Coluna Livre com Hermano Henning

Coluna Livre com Hermano Henning

Minha última coluna, “Vendo e Ouvindo”, foi publicada quando a Folha Metropolitana ainda se chamava Guaru-News. Era um amontoado de pequenas notas falando das coisas da cidade, dando destaque ao que se passava no mundo da política. A Prefeitura estava ainda instalada num prédio da praça Getúlio Vargas; a Câmara de Vereadores ficava na rua D. Pedro II em frente à Rádio Difusora, logo depois transferida para um terreno perdido nos altos do Picanço com outro nome, Boa Nova. (A rádio, não a Câmara)

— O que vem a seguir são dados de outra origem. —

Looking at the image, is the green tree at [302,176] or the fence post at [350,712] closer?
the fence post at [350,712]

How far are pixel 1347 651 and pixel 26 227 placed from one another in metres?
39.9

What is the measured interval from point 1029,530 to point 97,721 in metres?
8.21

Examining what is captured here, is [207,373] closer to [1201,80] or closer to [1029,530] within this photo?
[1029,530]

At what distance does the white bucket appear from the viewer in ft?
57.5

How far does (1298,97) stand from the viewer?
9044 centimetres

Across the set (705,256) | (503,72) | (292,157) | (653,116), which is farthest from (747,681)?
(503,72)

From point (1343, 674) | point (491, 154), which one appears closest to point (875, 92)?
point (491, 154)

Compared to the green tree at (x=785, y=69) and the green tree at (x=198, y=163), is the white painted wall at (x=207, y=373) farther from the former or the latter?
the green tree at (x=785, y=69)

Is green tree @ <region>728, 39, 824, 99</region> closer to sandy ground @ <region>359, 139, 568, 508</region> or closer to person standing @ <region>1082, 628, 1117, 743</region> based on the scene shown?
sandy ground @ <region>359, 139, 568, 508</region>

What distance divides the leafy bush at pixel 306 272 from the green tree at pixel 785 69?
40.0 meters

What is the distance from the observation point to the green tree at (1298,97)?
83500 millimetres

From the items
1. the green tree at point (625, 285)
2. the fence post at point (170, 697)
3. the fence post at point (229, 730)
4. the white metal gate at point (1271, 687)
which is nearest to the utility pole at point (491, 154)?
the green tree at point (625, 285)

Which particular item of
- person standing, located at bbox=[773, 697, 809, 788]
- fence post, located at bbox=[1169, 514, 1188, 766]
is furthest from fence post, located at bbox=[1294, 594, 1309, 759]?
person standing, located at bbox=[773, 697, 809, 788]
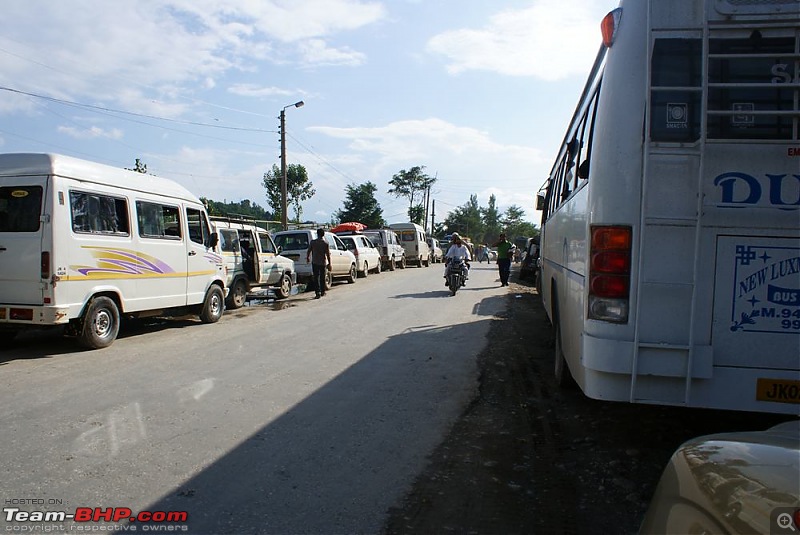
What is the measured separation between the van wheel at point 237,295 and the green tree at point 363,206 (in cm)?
4551

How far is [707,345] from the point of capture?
3381mm

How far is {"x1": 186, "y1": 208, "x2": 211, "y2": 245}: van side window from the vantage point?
34.0 feet

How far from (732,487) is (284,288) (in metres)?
14.3

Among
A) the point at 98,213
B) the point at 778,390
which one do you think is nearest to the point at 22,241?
the point at 98,213

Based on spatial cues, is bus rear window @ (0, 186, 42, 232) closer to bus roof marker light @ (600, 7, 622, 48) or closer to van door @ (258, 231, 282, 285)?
van door @ (258, 231, 282, 285)

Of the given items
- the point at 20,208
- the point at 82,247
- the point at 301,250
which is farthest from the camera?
the point at 301,250

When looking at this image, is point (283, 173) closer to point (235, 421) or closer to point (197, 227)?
point (197, 227)

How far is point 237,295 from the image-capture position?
1291 centimetres

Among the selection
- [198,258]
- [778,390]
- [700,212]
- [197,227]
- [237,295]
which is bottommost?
[237,295]

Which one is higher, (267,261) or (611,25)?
(611,25)

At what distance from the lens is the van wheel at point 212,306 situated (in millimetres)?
10602

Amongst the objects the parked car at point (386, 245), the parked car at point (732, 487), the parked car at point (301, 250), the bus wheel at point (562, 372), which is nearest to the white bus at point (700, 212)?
the parked car at point (732, 487)

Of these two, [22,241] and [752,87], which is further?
[22,241]

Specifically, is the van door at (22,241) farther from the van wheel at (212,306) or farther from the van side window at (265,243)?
the van side window at (265,243)
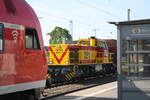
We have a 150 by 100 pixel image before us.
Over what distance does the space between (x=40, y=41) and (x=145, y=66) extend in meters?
3.07

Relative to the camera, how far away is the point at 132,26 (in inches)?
263

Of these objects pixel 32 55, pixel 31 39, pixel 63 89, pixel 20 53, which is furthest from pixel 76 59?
pixel 20 53

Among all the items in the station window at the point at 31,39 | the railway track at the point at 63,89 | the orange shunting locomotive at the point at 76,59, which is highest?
the station window at the point at 31,39

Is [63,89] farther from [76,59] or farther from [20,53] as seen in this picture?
[20,53]

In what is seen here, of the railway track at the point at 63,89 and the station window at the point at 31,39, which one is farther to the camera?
the railway track at the point at 63,89

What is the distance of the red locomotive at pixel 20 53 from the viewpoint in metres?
6.35

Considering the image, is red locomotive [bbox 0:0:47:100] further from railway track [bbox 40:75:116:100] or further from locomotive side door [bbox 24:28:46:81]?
railway track [bbox 40:75:116:100]

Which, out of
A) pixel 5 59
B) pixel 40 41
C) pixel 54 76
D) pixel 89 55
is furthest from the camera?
pixel 89 55

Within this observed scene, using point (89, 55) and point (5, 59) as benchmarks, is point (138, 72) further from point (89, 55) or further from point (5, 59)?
point (89, 55)

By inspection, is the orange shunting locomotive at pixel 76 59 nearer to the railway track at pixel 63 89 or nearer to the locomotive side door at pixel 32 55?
the railway track at pixel 63 89

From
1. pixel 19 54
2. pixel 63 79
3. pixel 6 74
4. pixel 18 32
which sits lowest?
pixel 63 79

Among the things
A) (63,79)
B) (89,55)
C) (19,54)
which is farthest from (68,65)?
(19,54)

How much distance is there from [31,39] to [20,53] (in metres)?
0.85

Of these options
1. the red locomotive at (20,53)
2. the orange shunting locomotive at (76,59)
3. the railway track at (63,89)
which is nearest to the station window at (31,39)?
the red locomotive at (20,53)
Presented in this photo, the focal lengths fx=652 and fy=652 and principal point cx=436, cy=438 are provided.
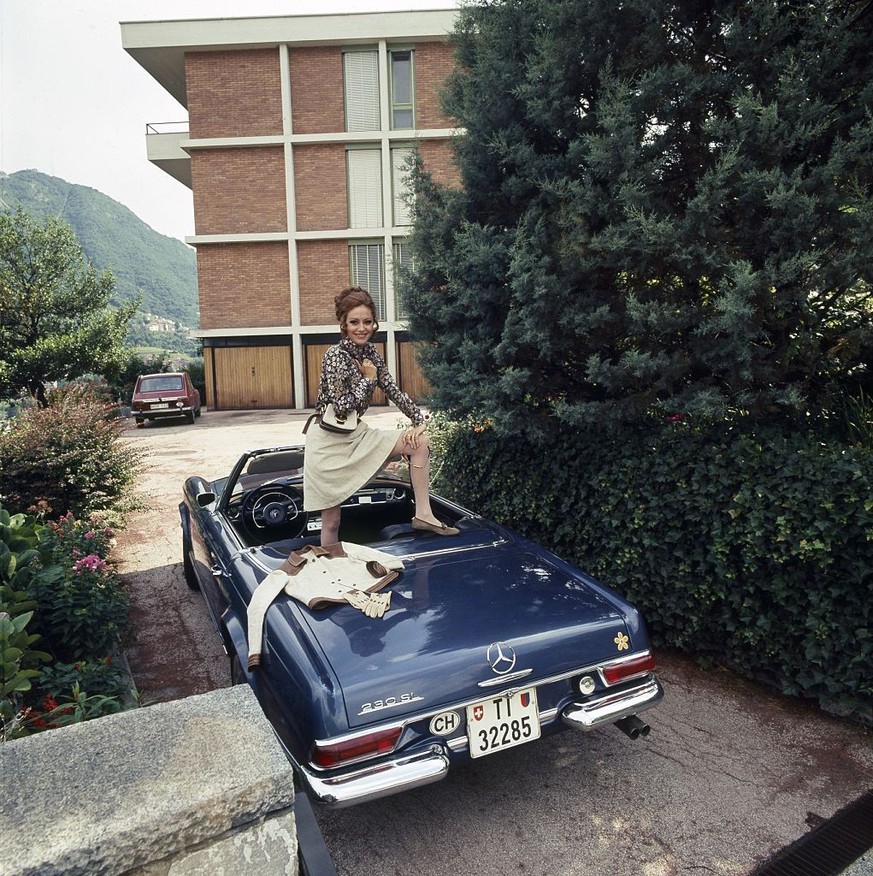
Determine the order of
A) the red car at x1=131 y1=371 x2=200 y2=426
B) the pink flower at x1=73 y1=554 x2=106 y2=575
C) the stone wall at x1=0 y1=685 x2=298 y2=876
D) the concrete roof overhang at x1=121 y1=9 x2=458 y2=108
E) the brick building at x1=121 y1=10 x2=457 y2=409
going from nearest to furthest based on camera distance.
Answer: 1. the stone wall at x1=0 y1=685 x2=298 y2=876
2. the pink flower at x1=73 y1=554 x2=106 y2=575
3. the red car at x1=131 y1=371 x2=200 y2=426
4. the concrete roof overhang at x1=121 y1=9 x2=458 y2=108
5. the brick building at x1=121 y1=10 x2=457 y2=409

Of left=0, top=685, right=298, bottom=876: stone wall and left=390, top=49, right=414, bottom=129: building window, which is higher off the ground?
left=390, top=49, right=414, bottom=129: building window

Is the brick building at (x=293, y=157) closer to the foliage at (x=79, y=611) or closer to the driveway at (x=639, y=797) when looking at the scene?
the foliage at (x=79, y=611)

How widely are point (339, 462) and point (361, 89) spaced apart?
22.1 meters

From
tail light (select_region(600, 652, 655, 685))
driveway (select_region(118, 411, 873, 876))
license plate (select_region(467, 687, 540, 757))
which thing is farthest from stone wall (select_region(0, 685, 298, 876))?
tail light (select_region(600, 652, 655, 685))

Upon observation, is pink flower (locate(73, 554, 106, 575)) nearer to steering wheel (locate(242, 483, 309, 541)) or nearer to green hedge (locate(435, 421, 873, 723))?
steering wheel (locate(242, 483, 309, 541))

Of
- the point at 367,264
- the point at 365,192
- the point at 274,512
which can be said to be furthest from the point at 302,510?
the point at 365,192

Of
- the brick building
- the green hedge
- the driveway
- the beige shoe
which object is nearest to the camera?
the driveway

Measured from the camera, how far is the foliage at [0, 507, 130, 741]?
9.18 ft

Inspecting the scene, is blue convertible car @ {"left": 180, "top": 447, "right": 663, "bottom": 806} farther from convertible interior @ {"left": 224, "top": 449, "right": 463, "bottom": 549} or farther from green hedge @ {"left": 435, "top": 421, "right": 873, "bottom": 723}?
green hedge @ {"left": 435, "top": 421, "right": 873, "bottom": 723}

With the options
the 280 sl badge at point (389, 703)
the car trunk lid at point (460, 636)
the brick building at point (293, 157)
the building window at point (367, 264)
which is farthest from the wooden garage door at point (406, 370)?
the 280 sl badge at point (389, 703)

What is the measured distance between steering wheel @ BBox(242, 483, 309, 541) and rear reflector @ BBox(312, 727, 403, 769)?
1.94 metres

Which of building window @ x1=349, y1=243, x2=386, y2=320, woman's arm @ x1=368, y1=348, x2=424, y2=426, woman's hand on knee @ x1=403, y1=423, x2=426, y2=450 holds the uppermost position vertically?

Vendo e Ouvindo provocava muita confusão. Insistia em chamar o vereador José Ribamar Mattos da Silva simplesmente de Zé da Silva… Justo dizer que era um dos vereadores mais atuantes da antiga Arena, partido de sustentação do governo militar que sofria oposição do MDB de Waldomiro Pompêo. O vereador Ribamar ficava muito bravo…

Guarulhos tinha na época pouco mais de duzentos mil habitantes. Pertencia ainda ao bispado de Mogi das Cruzes. A primeira faculdade de direito estava se instalando num prédio alugado na Ponte Grande, o colégio das irmãs de Santa Catarina e a matriz de Nossa Senhora da Conceição sofria sua grande reforma. Centenária, fora construída de pau a pique, creio que nos tempos das Bandeiras.  As grossas paredes de barro socado eram trocadas pelo concreto numa engenhosa e cuidadosa operação de engenharia deixando intacta a estrutura da igreja e da torre. As missas mais concorridas eram celebradas por um simpático e caridoso velhinho, o padre Geraldo Penteado de Queiroz.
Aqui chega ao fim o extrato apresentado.